25 bunt bemalte Stühle stehen in den schwarzlackierten Sitzreihen der Augustinerkirche. Sie stammen aus der Werkstatt „Alte Waschküch“ des Eisinger St. Josefs Stifts. Die Farben repräsentieren in der dunklen Masse den Bevölkerungsanteil von Menschen mit Behinderung. Doch das ist nur ein Aspekt dieser Kunstausstellung mit dem Titel „Finde deinen Platz“.
Unordnung und Lebendigkeit
Bei der Eröffnung am Samstagmittag formulierte Augustinerpater Jochen Wawerek allgemein: „Die Stühle verweisen auf die vielfältigen Gaben und Begabungen.

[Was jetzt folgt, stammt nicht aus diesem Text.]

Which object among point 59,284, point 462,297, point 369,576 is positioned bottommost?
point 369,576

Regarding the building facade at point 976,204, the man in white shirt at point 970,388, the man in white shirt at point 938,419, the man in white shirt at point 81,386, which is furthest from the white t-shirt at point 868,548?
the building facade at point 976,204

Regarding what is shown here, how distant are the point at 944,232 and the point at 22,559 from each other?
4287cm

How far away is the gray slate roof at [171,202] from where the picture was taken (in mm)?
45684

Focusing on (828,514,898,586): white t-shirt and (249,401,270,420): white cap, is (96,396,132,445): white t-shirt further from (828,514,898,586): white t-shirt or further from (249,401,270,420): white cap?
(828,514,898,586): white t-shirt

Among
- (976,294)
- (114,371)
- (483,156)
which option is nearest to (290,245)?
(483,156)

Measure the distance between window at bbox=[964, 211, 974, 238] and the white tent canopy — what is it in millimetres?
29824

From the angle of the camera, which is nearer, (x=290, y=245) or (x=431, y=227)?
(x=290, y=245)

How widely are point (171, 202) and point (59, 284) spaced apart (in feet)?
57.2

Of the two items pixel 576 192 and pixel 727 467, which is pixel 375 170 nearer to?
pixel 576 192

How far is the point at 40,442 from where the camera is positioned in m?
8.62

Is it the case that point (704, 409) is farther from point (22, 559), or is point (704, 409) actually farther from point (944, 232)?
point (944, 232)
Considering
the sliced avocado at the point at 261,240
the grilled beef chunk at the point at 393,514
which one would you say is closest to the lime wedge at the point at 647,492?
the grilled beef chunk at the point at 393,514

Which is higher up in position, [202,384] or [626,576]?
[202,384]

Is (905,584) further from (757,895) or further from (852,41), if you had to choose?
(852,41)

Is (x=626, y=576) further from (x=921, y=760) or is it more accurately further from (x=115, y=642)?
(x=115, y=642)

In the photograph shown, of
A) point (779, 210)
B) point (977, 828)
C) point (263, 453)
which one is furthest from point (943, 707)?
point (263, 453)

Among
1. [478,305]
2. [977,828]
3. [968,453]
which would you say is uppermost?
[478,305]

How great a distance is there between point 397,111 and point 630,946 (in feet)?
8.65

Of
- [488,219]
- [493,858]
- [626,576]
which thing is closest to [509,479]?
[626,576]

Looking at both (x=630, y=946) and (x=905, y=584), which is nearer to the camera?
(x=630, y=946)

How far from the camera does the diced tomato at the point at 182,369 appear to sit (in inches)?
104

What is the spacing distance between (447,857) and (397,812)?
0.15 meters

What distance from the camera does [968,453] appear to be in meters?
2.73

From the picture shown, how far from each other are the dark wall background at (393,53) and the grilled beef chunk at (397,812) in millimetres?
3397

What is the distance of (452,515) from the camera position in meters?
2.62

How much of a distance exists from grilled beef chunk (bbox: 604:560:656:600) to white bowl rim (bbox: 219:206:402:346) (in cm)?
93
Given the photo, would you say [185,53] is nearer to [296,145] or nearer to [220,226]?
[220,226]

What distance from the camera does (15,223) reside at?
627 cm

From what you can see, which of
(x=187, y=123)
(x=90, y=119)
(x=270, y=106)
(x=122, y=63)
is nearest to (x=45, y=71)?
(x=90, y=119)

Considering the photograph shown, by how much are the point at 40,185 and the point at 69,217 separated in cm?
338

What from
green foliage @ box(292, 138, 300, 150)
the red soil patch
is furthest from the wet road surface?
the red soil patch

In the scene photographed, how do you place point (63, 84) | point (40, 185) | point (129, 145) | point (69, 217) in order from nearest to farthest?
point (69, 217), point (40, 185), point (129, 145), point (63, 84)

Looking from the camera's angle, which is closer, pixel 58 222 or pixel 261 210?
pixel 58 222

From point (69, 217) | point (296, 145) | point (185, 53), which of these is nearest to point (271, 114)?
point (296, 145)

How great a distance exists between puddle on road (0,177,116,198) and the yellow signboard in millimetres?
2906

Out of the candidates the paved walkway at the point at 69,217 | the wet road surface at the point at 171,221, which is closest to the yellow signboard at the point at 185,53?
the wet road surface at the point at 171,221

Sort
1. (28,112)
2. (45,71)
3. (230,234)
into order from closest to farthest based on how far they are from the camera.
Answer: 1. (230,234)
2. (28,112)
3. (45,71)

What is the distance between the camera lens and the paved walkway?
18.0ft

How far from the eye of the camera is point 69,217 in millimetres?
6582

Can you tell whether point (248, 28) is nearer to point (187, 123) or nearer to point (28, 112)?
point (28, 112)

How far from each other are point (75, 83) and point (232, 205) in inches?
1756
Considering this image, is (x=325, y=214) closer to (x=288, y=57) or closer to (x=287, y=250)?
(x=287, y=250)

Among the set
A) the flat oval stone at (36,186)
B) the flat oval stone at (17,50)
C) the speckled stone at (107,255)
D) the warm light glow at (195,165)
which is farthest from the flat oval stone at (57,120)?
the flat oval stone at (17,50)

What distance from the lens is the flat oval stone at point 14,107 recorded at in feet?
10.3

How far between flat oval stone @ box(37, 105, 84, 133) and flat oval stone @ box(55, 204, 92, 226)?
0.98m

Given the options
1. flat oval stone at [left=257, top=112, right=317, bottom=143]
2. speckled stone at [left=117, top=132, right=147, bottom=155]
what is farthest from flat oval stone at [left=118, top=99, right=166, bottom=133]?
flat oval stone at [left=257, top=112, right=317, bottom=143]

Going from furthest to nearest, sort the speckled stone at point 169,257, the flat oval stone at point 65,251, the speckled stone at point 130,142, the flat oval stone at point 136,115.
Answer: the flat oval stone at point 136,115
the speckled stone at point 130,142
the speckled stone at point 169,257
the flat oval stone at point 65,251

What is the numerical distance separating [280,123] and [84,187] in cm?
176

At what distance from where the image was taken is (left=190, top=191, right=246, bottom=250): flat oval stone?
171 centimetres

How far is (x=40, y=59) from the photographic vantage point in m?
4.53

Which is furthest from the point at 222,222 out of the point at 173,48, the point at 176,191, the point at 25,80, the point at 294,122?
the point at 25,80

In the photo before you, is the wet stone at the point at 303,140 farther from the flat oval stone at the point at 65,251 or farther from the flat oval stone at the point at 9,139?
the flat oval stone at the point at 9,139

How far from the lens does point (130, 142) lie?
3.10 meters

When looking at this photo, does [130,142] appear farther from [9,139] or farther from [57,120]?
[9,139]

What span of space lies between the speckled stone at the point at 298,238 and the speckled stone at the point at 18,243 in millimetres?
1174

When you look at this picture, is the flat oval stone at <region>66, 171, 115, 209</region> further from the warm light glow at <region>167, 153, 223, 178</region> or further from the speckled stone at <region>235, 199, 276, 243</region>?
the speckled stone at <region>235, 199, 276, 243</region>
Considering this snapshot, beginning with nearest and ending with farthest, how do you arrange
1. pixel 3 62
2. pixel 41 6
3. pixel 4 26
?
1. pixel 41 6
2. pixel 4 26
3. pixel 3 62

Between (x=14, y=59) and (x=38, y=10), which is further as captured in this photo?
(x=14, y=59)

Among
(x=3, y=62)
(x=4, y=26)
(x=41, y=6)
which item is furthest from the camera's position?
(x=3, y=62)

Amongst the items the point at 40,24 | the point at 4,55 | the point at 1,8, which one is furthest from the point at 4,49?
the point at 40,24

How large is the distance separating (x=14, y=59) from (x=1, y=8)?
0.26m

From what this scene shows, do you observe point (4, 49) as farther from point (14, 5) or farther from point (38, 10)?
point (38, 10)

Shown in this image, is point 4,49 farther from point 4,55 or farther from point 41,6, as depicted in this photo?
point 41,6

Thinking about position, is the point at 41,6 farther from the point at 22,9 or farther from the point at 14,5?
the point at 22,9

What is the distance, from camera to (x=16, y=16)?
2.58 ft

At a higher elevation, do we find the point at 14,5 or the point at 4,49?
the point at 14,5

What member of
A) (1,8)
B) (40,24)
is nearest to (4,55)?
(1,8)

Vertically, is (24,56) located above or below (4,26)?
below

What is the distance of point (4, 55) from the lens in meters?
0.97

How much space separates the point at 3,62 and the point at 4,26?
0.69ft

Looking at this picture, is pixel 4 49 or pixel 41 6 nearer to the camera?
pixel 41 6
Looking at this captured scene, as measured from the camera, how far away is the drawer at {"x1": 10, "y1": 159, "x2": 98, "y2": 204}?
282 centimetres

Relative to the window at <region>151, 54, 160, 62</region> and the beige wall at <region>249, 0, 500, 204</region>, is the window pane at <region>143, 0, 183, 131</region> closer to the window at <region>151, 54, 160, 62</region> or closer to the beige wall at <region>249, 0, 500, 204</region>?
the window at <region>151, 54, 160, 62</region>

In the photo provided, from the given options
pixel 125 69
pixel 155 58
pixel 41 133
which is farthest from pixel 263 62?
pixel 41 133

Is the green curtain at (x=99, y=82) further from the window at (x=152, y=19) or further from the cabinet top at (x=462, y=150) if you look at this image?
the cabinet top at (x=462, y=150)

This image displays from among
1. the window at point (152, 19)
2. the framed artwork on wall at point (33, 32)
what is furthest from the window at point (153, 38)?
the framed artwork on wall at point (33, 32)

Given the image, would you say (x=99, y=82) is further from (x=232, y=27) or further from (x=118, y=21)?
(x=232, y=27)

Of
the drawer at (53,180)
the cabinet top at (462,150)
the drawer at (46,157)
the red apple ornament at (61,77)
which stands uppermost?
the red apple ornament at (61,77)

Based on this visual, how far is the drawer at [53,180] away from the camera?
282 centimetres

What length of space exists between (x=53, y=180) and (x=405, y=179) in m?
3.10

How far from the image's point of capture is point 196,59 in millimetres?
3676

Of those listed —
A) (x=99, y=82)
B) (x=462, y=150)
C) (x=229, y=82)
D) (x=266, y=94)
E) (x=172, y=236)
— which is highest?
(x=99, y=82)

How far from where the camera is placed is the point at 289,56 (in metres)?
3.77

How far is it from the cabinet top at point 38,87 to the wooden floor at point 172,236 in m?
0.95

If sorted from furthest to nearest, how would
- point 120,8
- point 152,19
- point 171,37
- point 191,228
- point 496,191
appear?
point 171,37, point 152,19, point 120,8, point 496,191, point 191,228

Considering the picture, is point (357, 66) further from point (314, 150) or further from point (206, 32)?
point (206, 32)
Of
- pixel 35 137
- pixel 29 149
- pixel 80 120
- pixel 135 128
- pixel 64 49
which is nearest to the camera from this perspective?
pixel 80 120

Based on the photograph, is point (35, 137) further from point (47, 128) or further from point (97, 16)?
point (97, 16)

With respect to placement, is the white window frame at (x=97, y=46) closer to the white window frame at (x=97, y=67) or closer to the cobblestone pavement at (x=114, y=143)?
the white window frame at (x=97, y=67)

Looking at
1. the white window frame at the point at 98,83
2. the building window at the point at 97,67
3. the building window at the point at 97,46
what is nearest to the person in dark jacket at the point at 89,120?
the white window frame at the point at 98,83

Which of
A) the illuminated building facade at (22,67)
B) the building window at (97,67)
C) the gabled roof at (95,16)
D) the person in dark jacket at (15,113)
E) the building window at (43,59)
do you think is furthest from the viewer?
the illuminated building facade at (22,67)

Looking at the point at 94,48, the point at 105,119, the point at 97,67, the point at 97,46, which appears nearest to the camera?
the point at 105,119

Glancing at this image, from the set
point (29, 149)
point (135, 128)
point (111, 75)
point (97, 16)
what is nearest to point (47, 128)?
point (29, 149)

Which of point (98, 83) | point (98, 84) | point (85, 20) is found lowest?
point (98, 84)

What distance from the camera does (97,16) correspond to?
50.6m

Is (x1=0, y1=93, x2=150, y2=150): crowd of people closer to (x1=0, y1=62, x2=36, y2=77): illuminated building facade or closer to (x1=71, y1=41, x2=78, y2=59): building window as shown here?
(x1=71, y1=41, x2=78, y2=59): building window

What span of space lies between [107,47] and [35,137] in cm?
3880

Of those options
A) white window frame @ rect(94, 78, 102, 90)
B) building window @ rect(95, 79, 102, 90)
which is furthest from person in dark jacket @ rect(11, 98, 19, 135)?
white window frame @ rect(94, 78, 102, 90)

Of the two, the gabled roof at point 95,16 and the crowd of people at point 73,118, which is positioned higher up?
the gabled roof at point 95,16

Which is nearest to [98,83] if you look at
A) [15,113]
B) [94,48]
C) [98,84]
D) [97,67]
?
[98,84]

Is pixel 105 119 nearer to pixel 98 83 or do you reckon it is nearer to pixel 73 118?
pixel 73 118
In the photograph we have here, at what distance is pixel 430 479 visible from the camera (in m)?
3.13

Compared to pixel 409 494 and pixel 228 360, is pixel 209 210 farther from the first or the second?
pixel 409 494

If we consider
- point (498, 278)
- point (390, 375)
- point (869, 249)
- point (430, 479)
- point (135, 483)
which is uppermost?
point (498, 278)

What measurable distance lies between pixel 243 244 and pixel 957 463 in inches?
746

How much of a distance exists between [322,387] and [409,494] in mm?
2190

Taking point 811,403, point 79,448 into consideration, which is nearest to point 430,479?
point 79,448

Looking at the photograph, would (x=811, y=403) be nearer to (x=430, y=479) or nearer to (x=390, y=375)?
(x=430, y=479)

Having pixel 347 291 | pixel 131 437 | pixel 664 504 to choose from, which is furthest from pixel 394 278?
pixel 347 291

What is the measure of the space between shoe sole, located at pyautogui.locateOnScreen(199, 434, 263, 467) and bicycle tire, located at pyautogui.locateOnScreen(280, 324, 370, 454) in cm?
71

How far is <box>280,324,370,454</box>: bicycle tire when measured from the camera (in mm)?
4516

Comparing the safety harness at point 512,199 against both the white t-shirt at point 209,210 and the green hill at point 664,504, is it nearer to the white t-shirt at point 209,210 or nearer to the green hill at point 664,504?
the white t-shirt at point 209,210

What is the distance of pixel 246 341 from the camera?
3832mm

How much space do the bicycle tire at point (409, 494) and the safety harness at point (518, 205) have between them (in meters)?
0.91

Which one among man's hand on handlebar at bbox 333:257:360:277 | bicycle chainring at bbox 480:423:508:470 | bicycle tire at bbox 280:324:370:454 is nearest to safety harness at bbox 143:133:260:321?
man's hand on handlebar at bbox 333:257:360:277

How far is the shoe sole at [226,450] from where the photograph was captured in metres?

Sie bringen ein Stückchen Unordnung in den Kirchenraum und gleichzeitig Lebendigkeit.“ Vor allem aber begrüßte er die Künstler und ihre Werke, weil sie dem Motto der Augustiner entsprechen, auf Augenhöhe mit den anderen zu sein: „Ich will, dass du bist.“ So würden die Stühle den Gotteshausbesucher dazu einladen, „die Perspektive zu wechseln“. Mit über 100 Besuchern war die Vernissage selbst für die Veranstalter überraschend gut besucht. Der Eisinger Geschäftsführer Bernhard Götz begrüßte unter den Gästen etliche Prominente wie beispielsweise den stellvertretenden Landrat Armin Amrehn und die Ortsvorsteher von Eisingen, Waldbrunn und Waldbüttelbrunn. „Außergewöhnlich und inspirierend“ fand er die Exponate, deren Betrachter er bat: „Seien Sie aufgeschlossen und offen.“
Mechthild Schwierczek ist Vorstandsmitglied des St. Josefs Stiftes. Sie hielt mit Blick auf die bunten Stühle einen Rat bereit: „Verbessert man seine Schwächen, dann wird man allenfalls Mittelmaß. Aber wenn du deine Stärken weiter stärkst, dann wirst du einzigartig.“
Die Kunstobjekte in der Klosterkirche haben eine ganz eigene Geschichte hinter sich. Sie wurden nicht geschaffen, um der Öffentlichkeit präsentiert zu werden, sondern sind in allererster Linie als Gebrauchsgegenstände gedacht. Denn als die Eisinger Künstlergruppe eine neue Werkstatt bekam, eben die Alte Waschküch, nach der sich die Leute heute nennen, da war der Saal sehr groß. Also mussten Orientierungshilfen her, erkannte Werkstattleiter Stefan Leins. So kam man auf die „personalisierten Werkstattstühle“. Die traten nun in den öffentlichen Kirchenraum – zusammen mit mehreren ebenfalls stark farbigen Thronen, die im vergangenen Jahr schon bei der begehbaren Klangskulptur in der Kirche St. Johannis gastierten. Dass sämtliche Sitzgelegenheiten nun in den Bankreihen aufgehen oder im raumgreifenden Chorgestühl thronen, ist für Leins „Inklusion pur“. Und den Kirchenraum am Dominikanerplatz hält er „nahezu ideal für diese Kunstaktion“.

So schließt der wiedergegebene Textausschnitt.